Now let's test responses to a more scientifically dense question. In the embedded document, there's a paragraph on the effects of two specific hormones on appetite:

> Leptin and ghrelin appear to exert their effects on appetite primarily via the arcuate nucleus (ARC) of the hypothalamus, acting on two critical populations of neurons. (Fig. 1) One population produces neuropeptide Y (NPY) and agouti-related peptide (AgRP), orexigenic neurotransmitters co-localized to ARC neurons [[10]]. These neurons are directly stimulated by ghrelin, leading to increased food intake and body weight [[11]]. Leptin suppresses activity of NPY/AgRP neurons. A second population of neurons produces pro-opiomelanocortin (POMC), the precursor to several hormones, including α-melanocyte stimulating hormone (αMSH). αMSH binds to the melanocortin-3 and -4 receptors (MC3R and MC4R) which inhibits food intake and in mice alters energy expenditure [[12]]. Leptin stimulates these POMC-producing neurons, thus suppressing appetite. Overlap in the actions of the POMC and NPY/AgRP neurons occurs via the action of AgRP, which antagonizes the action of αMSH at the MC3R and MC4R [[13]].
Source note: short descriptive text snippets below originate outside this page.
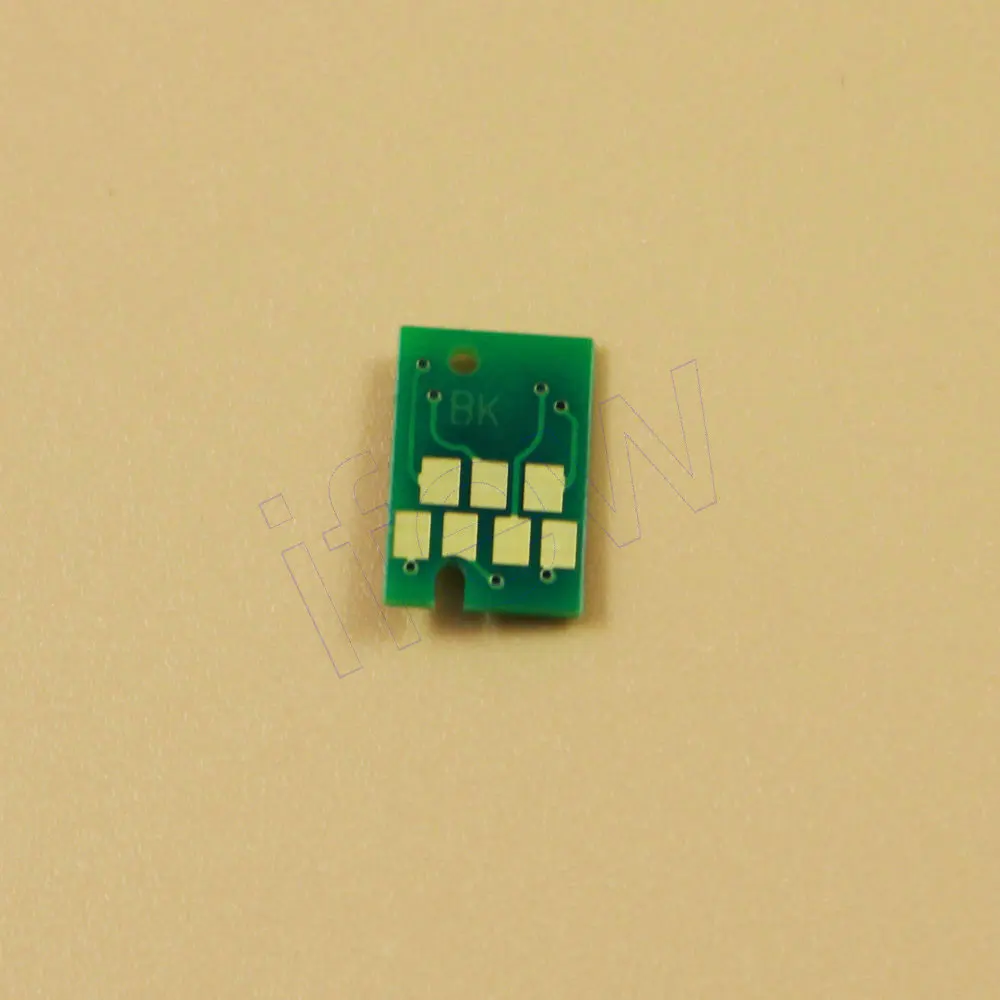 Lus200 Ink Chip LUS 200 One Time Use Printer Chip For Mimaki JFX-200 JFX-500 UJF 3042 UJF 6042 Ink Bottle Chip Disposable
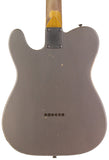 Nash T63 Guitar, Shoreline Gold Metallic, Light Aging - Humbucker Music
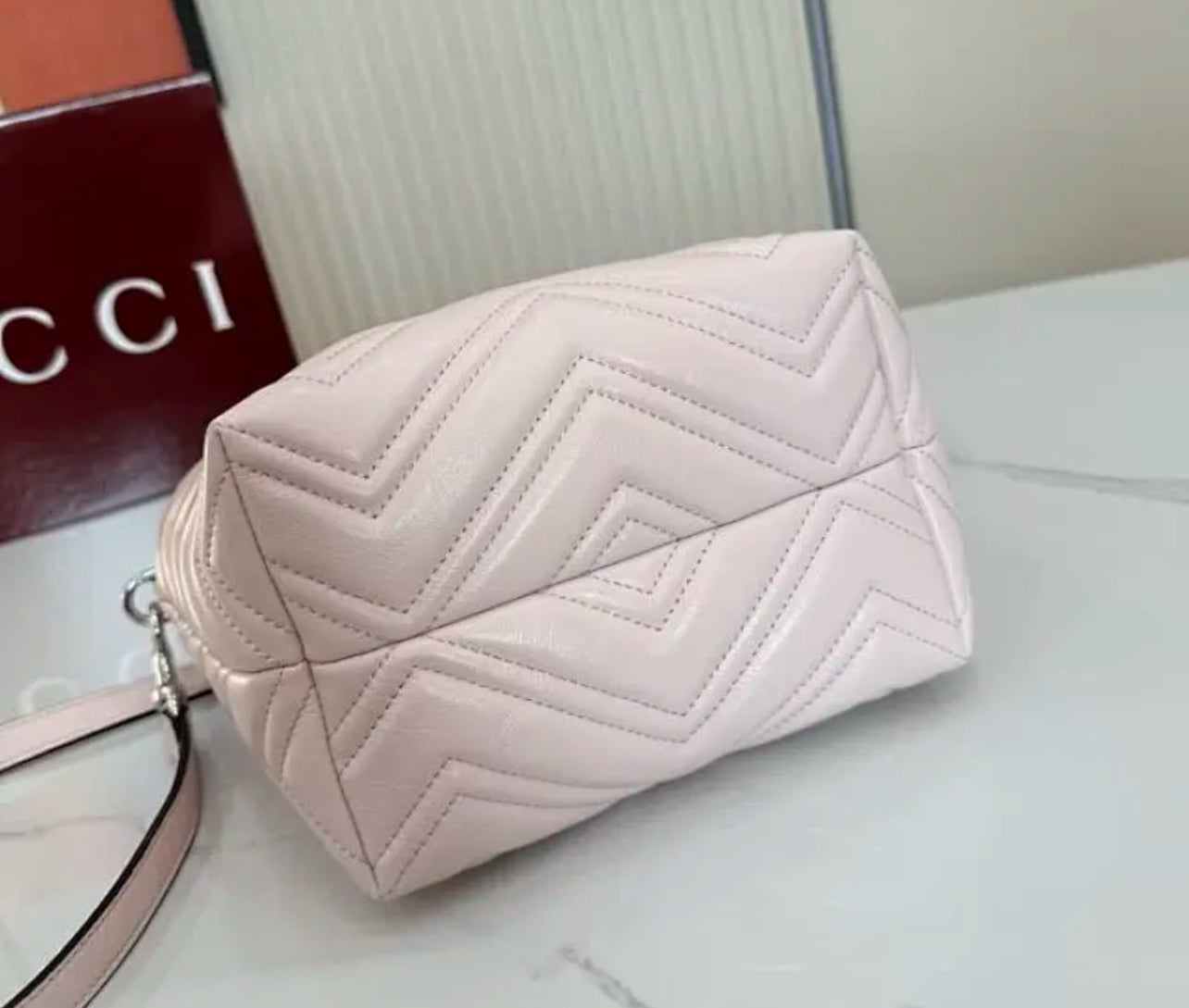 GG Mini Tote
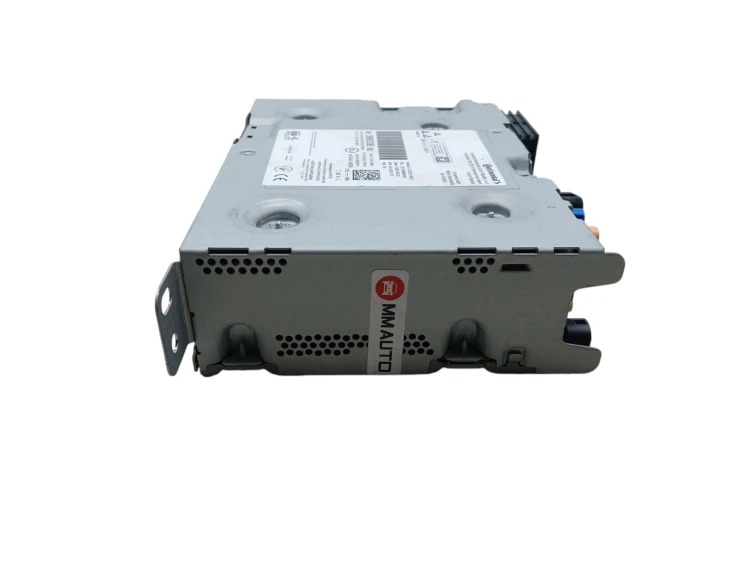 RADIO PEUGEOT e-208 II (2019-2024) 136KM 100kW 9839633680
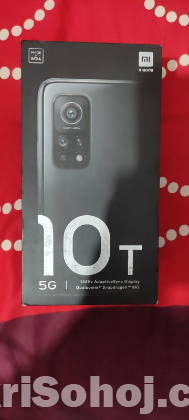 Mi 10t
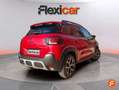 Citroen C3 Aircross BlueHDi S&S Shine 110 Rouge - thumbnail 8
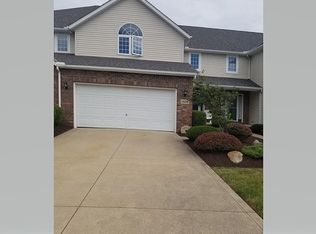 1456 Spyglass Hill Dr, Brunswick, OH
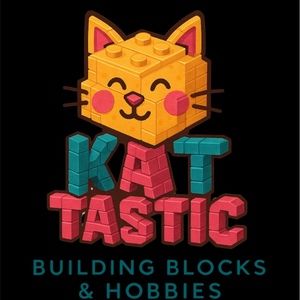 Meet your Posher, Katherine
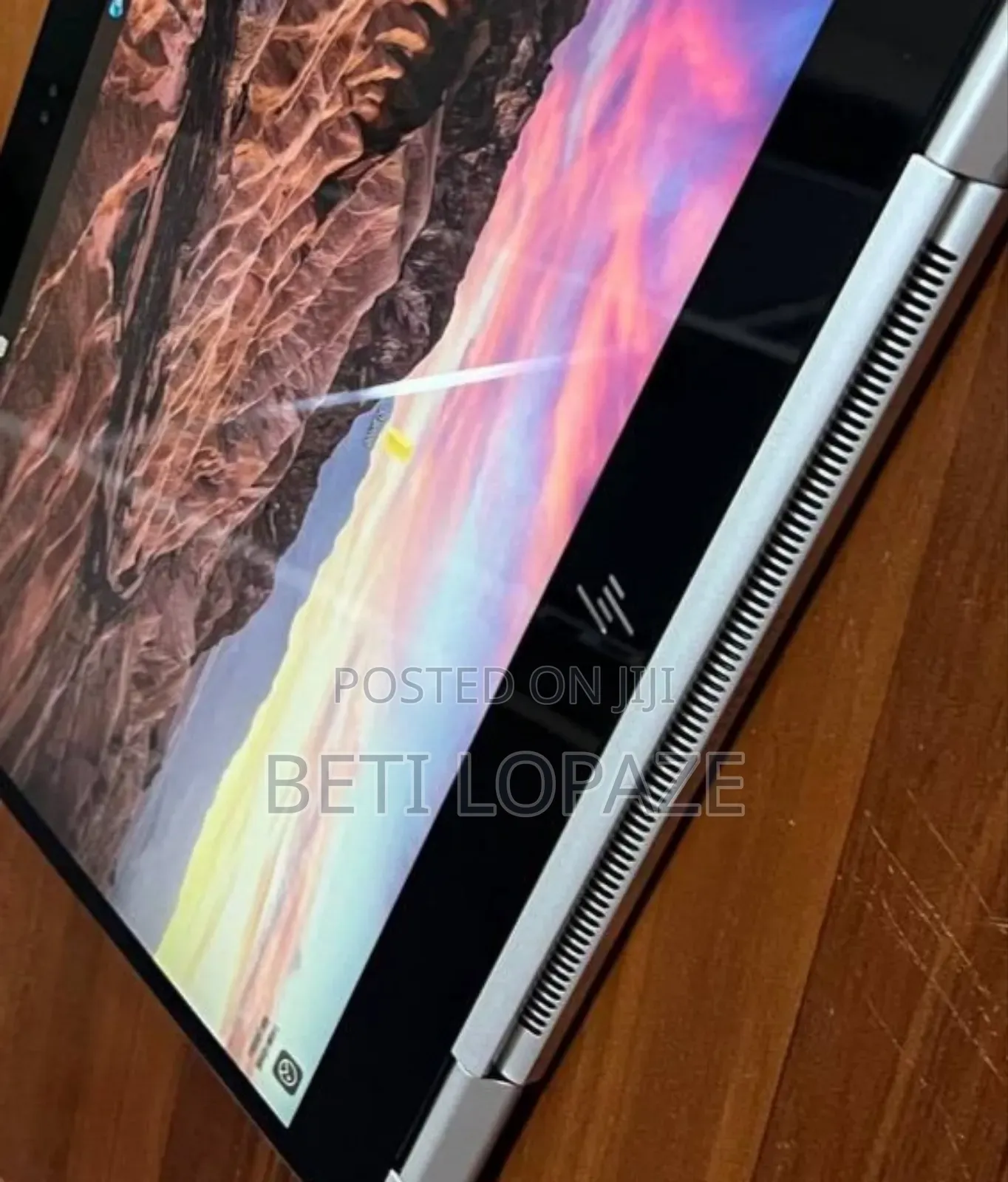 New Laptop HP EliteBook X360 1020 8GB Intel Core I7 SSD 512GB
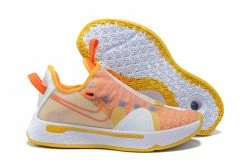 Fit Sporting Goods Gatorade X Nike PG 4 “Orange GX”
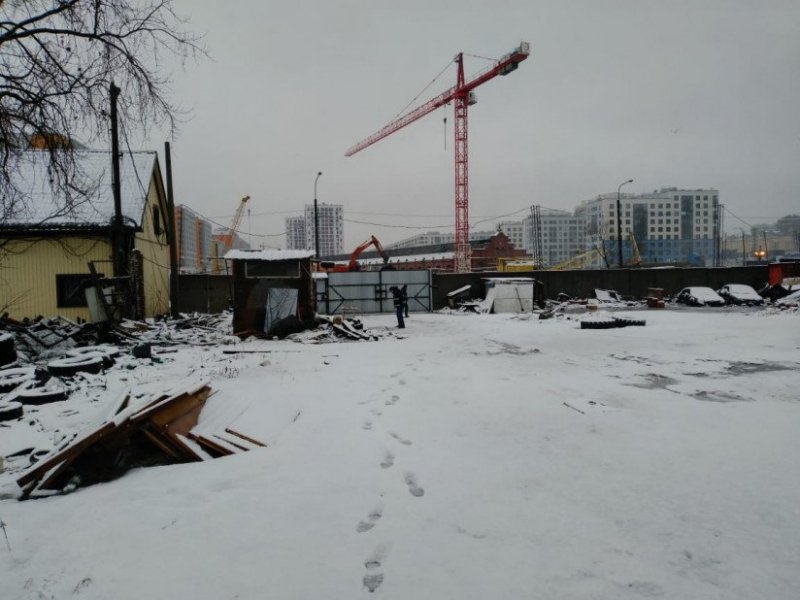 &laquo;Галактика&raquo; без нелегалов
Let's see how much detail the models can provide to a question on this.

In [62]:
question_3 = "Which neurons do leptin and ghrelin act on to affect appetite? Please cite sources."

In [63]:
get_llm_response(question_3)



Leptin and ghrelin are two hormones that play important roles in regulating appetite and metabolism. Leptin is produced by adipose tissue and acts on the hypothalamus to suppress appetite, while ghrelin is produced by the stomach and acts on the hypothalamus to stimulate appetite. Here are some key points about how these hormones act on neurons to affect appetite:

1. Leptin receptors: Leptin binds to its receptor, OB-Rb, on the surface of neurons in the hypothalamus, specifically in the arcuate nucleus and the paraventricular nucleus. This binding activates signaling pathways that suppress appetite and increase energy expenditure. (Source: Kunos et al., 2000)
2. Ghrelin receptors: Ghrelin binds to its receptor, GHSR, on the surface of neurons in the hypothalamus, specifically in the ventromedial nucleus. This binding activates signaling pathways that stimulate appetite and increase food intake. (Source: Mantei et al., 2009)
3. Neuronal circuits: Leptin and ghrelin act on specific ne

In [64]:
get_rag_response(question_3)

 Leptin and ghrelin act on two populations of neurons in the arcuate nucleus of the hypothalamus. The first population produces neuropeptide Y (NPY) and agouti-related peptide (AgRP), which are orexigenic neurotransmitters. Leptin suppresses activity of these neurons, while ghrelin directly stimulates them. The second population of neurons produces pro-opiomelanocortin (POMC), which is the precursor to several hormones, including α-melanocyte stimulating hormone (αMSH). Leptin stimulates these neurons, while ghrelin has no effect on them. Sources: [10], [11], [12], [13]

Sources:

Title: Neuroendocrine alterations in the exercising human: Implications for energy homeostasis
URL: https://www.metabolismjournal.com/article/S0026-0495(13)00020-6/fulltext
Text: Leptin and ghrelin appear to exert their effects on appetite primarily via the arcuate nucleus (ARC) of the hypothalamus, acting on two critical populations of neurons. (Fig. 1) One population produces neuropeptide Y (NPY) and agouti

#### Analysis

LLaMa provides a surprisingly good answer, citing specifics that must've been in its training data.

RAG also provies a good answer, pulling context primarily from the paragraph we hoped it would (which shows that the embeddings are somewhat good).